任务要求 →
在原文关于整数划分问题的思路说明中，m 表示什么？

算法课习题汇总(2)

整数划分问题

将正整数n表示成一系列正整数之和，n=n1+n2+…+nk(n1>=n2>=…>=nk,k>=1)。正整数n的这种表示称为正整数n的划分。

思路：

n表示待划分数，m表示最大减数。

#include<iostream>
using namespace std;

int q(int n, int m)
{
	if (m == 1)
		return 1;
	if (m > n)
		return q(n, n);
	if (n == m)
		return q(n, n-1) + 1;
	return q(n - m, m) + q(n, m-1);
}

int main()
{
	int n = 0;
	cin >> n;
	cout << q(n, n) << endl;
	return 0;
}

Hanoi问题 T(n)=2^n-1

具体看：汉诺塔问题

#include<iostream>
using namespace std;

void move(char A, char B)
{
	cout << A <<"->" << B << endl;
}

void hanoi(int n, char A, char B, char C)
{
	if (n == 0)
		return;
	hanoi(n - 1, A, C, B);
	move(A, B);
	hanoi(n - 1, C, B, A);
}

int main()
{
	int n = 0;
	cin >> n;
	hanoi(n,'A','B','C');
	return 0;
}

二分搜索 O(n)=nlogn

int Search(int* arr, int x, int n)
{
	int left = 0;
	int right = n;
	while (left <= right)
	{
		int mid = left + (right - left) / 2;
		if (x == arr[mid])
			return mid;
		else if (x > arr[mid])
			left = mid + 1;
		else
			right = mid - 1;
	}
	return -1;
}

int main()

所供记录 →
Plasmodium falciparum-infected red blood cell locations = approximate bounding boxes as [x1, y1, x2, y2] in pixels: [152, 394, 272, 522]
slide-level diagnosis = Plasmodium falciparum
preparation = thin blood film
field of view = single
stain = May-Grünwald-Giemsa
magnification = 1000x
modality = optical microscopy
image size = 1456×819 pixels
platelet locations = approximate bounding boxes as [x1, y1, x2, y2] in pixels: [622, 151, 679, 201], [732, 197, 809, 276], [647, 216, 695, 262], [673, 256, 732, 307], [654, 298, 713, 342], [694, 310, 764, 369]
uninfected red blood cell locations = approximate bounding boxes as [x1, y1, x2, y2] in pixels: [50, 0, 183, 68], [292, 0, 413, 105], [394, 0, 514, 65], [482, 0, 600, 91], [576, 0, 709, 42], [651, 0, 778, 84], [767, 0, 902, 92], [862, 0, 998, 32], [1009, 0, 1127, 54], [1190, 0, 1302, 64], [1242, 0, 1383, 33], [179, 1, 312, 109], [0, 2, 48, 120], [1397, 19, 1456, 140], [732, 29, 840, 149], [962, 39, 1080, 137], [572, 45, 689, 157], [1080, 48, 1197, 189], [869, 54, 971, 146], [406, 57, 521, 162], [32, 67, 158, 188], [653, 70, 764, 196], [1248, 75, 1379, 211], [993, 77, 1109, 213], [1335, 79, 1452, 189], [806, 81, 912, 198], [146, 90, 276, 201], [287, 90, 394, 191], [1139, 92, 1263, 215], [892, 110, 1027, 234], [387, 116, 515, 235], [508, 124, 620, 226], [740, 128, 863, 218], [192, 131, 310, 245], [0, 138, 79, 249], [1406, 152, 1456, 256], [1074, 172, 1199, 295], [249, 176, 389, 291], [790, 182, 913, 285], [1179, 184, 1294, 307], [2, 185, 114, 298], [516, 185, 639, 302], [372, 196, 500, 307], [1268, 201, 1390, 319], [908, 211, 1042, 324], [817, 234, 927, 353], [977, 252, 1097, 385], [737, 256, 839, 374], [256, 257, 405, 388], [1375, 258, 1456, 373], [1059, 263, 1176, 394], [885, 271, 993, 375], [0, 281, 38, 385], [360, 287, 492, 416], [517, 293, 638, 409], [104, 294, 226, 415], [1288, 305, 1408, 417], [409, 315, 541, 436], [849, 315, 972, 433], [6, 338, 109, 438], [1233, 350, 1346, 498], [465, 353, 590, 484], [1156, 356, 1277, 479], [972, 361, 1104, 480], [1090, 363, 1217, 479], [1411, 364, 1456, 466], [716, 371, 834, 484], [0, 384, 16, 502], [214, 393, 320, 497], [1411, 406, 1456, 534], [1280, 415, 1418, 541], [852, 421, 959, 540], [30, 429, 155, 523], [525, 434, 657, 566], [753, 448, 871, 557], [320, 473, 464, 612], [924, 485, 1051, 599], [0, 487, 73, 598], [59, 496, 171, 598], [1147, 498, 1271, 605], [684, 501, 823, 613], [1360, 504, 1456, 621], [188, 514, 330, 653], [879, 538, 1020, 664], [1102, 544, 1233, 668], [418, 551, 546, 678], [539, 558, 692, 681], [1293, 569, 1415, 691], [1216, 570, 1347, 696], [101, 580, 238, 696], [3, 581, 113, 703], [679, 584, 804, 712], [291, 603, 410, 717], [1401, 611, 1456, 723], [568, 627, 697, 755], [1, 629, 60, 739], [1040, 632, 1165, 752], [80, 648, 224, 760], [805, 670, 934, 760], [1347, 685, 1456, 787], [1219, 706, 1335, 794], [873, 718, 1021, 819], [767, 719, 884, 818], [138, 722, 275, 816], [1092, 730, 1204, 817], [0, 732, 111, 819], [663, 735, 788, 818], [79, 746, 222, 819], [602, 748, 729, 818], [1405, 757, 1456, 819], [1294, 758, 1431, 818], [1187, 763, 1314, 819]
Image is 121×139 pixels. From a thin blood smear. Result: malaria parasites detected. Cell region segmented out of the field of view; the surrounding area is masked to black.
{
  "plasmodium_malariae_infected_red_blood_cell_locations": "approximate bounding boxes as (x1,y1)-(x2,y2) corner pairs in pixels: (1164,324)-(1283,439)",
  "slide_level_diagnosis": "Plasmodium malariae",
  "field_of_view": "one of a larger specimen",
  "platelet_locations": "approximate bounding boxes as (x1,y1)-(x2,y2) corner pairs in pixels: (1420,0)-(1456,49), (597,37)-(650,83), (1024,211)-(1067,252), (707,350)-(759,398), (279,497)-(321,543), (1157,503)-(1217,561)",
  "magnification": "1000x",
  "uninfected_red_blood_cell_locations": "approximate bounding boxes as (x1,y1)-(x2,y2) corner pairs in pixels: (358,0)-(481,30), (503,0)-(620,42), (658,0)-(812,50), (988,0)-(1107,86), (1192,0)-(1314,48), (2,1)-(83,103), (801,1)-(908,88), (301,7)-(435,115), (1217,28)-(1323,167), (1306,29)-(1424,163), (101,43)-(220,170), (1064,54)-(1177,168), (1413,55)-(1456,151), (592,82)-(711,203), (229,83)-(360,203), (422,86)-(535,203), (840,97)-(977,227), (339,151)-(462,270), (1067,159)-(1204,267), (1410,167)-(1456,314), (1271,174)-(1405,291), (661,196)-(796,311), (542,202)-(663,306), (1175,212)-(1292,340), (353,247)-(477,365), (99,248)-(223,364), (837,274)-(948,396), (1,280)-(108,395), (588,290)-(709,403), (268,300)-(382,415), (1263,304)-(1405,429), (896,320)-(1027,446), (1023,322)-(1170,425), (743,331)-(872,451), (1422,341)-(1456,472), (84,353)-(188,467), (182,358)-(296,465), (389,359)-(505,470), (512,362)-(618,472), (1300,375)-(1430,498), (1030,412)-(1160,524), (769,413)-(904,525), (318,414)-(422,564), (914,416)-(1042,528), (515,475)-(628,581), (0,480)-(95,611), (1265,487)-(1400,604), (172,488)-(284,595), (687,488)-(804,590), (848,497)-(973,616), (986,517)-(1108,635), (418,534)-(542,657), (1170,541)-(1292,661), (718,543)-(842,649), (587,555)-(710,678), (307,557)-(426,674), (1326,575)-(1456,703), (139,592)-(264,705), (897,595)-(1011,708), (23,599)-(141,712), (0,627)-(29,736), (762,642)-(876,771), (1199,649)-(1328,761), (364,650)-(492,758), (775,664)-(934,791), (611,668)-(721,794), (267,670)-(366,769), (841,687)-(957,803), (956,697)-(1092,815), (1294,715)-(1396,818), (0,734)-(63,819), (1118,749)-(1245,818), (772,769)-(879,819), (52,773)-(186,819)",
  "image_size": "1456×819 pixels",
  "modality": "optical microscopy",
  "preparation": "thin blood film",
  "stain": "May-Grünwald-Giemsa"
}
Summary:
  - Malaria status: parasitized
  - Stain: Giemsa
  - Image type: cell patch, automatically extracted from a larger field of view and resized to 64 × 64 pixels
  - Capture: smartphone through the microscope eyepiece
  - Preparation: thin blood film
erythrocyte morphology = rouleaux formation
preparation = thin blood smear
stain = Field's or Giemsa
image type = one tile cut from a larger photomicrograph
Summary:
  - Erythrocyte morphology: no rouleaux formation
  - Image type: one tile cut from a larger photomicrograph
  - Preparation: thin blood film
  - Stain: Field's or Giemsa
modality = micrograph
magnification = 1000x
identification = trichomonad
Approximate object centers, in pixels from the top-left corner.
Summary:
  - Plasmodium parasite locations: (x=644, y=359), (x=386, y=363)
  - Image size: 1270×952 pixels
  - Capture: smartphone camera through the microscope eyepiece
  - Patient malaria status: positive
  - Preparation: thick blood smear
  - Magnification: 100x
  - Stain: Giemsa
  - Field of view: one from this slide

练习答案 →
m 表示最大减数。